Upper Hulme is a hamlet in North Staffordshire, between the historic market town of Leek and the spa town of Buxton. It is clustered around a redundant mill and is located within the upper reaches of the River Churnet. The Mill was recently restored, with a working water wheel, but no further information on its future is known. It can be accessed by one of the many footpaths through the hamlet. The Peak District Boundary Walk runs through the village.

The hamlet is at the edge of the Peak District near to The Roaches and is therefore very popular with ramblers, climbers and hikers. The A53 road offers access to Tittesworth Reservoir to the south and Ramshaw Rocks to the North, making the hamlet popular for walking holidays. There is a campsite, bunkhouse accommodation, and holiday cottages available.

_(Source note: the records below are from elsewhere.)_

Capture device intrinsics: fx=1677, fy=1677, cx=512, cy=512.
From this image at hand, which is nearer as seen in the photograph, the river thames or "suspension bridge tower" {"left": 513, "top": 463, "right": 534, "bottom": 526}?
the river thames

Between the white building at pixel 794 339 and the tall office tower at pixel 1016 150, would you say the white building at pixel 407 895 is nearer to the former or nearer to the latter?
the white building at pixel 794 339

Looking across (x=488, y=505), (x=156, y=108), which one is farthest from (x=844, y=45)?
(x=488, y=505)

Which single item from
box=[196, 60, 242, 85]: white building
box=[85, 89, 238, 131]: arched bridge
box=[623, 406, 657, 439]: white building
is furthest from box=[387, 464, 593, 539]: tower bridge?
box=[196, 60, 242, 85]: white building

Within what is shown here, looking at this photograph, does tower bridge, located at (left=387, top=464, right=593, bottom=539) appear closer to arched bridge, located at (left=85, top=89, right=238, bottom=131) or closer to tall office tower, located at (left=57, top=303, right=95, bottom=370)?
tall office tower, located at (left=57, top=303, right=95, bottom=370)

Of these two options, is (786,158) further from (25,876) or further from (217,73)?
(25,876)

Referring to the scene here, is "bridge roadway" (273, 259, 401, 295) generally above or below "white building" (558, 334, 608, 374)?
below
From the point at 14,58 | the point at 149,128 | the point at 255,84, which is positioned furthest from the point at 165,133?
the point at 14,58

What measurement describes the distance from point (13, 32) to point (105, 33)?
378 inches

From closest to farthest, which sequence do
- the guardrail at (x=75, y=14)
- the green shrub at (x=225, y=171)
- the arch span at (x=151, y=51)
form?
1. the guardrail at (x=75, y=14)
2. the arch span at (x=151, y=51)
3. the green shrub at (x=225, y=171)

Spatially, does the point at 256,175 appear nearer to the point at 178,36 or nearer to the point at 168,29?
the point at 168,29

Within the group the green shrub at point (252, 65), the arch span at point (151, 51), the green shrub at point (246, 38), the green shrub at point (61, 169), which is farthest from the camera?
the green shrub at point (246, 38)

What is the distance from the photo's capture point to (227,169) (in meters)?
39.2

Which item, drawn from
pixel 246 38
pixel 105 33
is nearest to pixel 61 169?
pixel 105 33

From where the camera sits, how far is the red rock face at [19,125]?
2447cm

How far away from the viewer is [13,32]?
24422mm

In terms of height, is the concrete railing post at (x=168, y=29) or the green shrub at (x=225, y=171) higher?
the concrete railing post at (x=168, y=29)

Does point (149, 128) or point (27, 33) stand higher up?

Upper Hulme is popular with wildlife enthusiasts due to wallabies having been sighted on the Roaches and the successful annual breeding of peregrine falcons. In peregrine breeding season, a 'bird watching post' is set up at the foot of Hen Cloud, and park rangers are on hand to offer advice and information on the bird. At this time of year, some access is restricted.

The hamlet has two local pubs; Ye Olde Rock Inn and The Winking Man. It is also home to popular Tea Rooms. The main industry of the hamlet is agriculture. An old Dye Work has been transformed into offices and workshops near the hamlet's entrance.

The Leek and Upper Hulme Training area (or Upper Hulme Range) is a British Army training area located east of the A53 road.